Could you copy every one of the entries below word for word, leaving out the pictures?

### Supplied records
┌────────

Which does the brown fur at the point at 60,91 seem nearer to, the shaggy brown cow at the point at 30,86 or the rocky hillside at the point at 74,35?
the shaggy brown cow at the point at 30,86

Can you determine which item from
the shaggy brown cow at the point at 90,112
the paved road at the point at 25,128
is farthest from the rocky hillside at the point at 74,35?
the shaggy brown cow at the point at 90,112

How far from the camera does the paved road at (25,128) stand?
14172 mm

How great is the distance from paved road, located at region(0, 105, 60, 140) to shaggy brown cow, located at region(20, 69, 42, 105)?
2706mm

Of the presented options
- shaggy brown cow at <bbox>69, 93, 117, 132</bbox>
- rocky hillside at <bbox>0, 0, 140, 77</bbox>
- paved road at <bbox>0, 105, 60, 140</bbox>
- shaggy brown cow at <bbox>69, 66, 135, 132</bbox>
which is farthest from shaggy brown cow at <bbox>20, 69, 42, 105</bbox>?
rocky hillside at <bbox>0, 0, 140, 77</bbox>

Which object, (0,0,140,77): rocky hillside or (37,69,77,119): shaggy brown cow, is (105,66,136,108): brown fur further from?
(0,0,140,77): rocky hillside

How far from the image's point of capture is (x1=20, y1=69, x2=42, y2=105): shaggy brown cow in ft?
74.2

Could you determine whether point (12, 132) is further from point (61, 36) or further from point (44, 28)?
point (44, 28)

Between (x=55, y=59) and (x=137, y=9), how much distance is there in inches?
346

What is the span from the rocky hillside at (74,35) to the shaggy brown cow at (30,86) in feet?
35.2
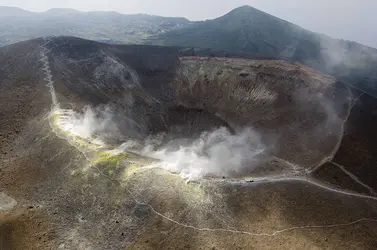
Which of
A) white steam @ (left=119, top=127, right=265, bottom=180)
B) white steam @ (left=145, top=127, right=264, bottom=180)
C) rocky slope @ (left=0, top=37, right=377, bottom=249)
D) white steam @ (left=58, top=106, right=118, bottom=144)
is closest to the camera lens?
rocky slope @ (left=0, top=37, right=377, bottom=249)

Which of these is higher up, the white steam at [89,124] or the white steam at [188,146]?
the white steam at [89,124]

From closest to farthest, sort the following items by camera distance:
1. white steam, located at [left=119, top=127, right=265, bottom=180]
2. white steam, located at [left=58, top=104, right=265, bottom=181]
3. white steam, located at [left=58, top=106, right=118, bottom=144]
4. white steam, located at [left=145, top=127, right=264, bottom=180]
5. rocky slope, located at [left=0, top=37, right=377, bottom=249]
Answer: rocky slope, located at [left=0, top=37, right=377, bottom=249], white steam, located at [left=145, top=127, right=264, bottom=180], white steam, located at [left=119, top=127, right=265, bottom=180], white steam, located at [left=58, top=104, right=265, bottom=181], white steam, located at [left=58, top=106, right=118, bottom=144]

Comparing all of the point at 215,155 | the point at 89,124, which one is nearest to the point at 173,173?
the point at 215,155

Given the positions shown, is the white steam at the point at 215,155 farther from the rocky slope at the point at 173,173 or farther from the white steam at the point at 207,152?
the rocky slope at the point at 173,173

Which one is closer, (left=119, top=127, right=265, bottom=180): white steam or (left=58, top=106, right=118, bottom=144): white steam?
(left=119, top=127, right=265, bottom=180): white steam

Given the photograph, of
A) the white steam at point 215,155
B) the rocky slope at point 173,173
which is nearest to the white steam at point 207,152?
the white steam at point 215,155

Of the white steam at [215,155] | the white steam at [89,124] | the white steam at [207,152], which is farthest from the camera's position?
the white steam at [89,124]

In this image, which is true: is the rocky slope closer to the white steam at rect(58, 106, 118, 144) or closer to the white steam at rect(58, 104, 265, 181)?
the white steam at rect(58, 106, 118, 144)

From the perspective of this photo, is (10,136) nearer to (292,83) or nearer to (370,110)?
(292,83)

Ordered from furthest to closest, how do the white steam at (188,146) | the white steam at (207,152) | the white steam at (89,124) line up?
the white steam at (89,124) < the white steam at (188,146) < the white steam at (207,152)

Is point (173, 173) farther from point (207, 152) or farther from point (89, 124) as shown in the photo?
point (89, 124)

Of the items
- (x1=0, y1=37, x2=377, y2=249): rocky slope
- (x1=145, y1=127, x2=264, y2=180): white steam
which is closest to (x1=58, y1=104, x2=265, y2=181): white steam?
(x1=145, y1=127, x2=264, y2=180): white steam

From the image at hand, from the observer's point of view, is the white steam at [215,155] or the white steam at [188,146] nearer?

└────────

### Reply to the task
Which does the brown fur at the point at 60,91 seem nearer to, the shaggy brown cow at the point at 30,86 or the rocky hillside at the point at 74,35?
the shaggy brown cow at the point at 30,86

Can you determine which item from
the shaggy brown cow at the point at 90,112
the paved road at the point at 25,128
is farthest from the rocky hillside at the point at 74,35?
the shaggy brown cow at the point at 90,112

How far from the camera does the paved road at (25,128) stand?
14172 mm

How great is the distance from paved road, located at region(0, 105, 60, 140) to shaggy brown cow, located at region(20, 69, 42, 105)?
2706mm

Of the presented options
- shaggy brown cow at <bbox>69, 93, 117, 132</bbox>
- rocky hillside at <bbox>0, 0, 140, 77</bbox>
- paved road at <bbox>0, 105, 60, 140</bbox>
- shaggy brown cow at <bbox>69, 66, 135, 132</bbox>
which is farthest from shaggy brown cow at <bbox>20, 69, 42, 105</bbox>?
rocky hillside at <bbox>0, 0, 140, 77</bbox>

Which object, (0,0,140,77): rocky hillside or (37,69,77,119): shaggy brown cow, is (105,66,136,108): brown fur further from?
(0,0,140,77): rocky hillside

How far from the image's point of capture is (x1=20, y1=69, x2=42, y2=105): shaggy brown cow in ft?
74.2

Could you determine whether point (12, 132) is further from point (61, 36) or further from point (44, 28)?
point (44, 28)

Between (x=55, y=59) and (x=137, y=9), how much distance is there in inches?
346

What is the span from the rocky hillside at (74,35) to the shaggy brown cow at (30,86) in feet?
35.2
Which of
A) white steam @ (left=119, top=127, right=265, bottom=180)
B) white steam @ (left=145, top=127, right=264, bottom=180)
C) rocky slope @ (left=0, top=37, right=377, bottom=249)
D) white steam @ (left=58, top=106, right=118, bottom=144)
is closest to the camera lens?
rocky slope @ (left=0, top=37, right=377, bottom=249)

Which of these is higher up, the white steam at [89,124] or the white steam at [188,146]?
the white steam at [89,124]

From closest to farthest, sort the following items by camera distance:
1. white steam, located at [left=119, top=127, right=265, bottom=180]
2. white steam, located at [left=58, top=104, right=265, bottom=181]
3. white steam, located at [left=58, top=106, right=118, bottom=144]
4. white steam, located at [left=145, top=127, right=264, bottom=180]
5. rocky slope, located at [left=0, top=37, right=377, bottom=249]
Answer: rocky slope, located at [left=0, top=37, right=377, bottom=249], white steam, located at [left=145, top=127, right=264, bottom=180], white steam, located at [left=119, top=127, right=265, bottom=180], white steam, located at [left=58, top=104, right=265, bottom=181], white steam, located at [left=58, top=106, right=118, bottom=144]

Comparing all of the point at 215,155 | the point at 89,124, which one is nearest to the point at 173,173?
the point at 215,155

Given the positions shown, is the white steam at the point at 215,155 farther from the rocky slope at the point at 173,173 or farther from the white steam at the point at 207,152?
the rocky slope at the point at 173,173

Which one is closer, (left=119, top=127, right=265, bottom=180): white steam or (left=58, top=106, right=118, bottom=144): white steam?
(left=119, top=127, right=265, bottom=180): white steam

Given the photograph, of
A) the white steam at point 215,155
B) the rocky slope at point 173,173
which is nearest to the white steam at point 207,152?
the white steam at point 215,155

Of the white steam at [215,155] | the white steam at [89,124] | the white steam at [207,152], which is farthest from the camera's position?
the white steam at [89,124]

In this image, which is true: is the rocky slope closer to the white steam at rect(58, 106, 118, 144) or closer to the white steam at rect(58, 104, 265, 181)?
the white steam at rect(58, 106, 118, 144)

From the perspective of this photo, is (10,136) nearer to (292,83) or nearer to (370,110)?
(292,83)

Ordered from furthest to closest, how do the white steam at (188,146) | the white steam at (207,152) | the white steam at (89,124) line up?
the white steam at (89,124) < the white steam at (188,146) < the white steam at (207,152)

Is point (173, 173) farther from point (207, 152) or farther from point (89, 124) as shown in the photo?
point (89, 124)

Of the items
- (x1=0, y1=37, x2=377, y2=249): rocky slope
- (x1=145, y1=127, x2=264, y2=180): white steam
which is closest to (x1=58, y1=104, x2=265, y2=181): white steam?
(x1=145, y1=127, x2=264, y2=180): white steam

From the image at hand, from the observer's point of view, is the white steam at [215,155] or the white steam at [188,146] nearer?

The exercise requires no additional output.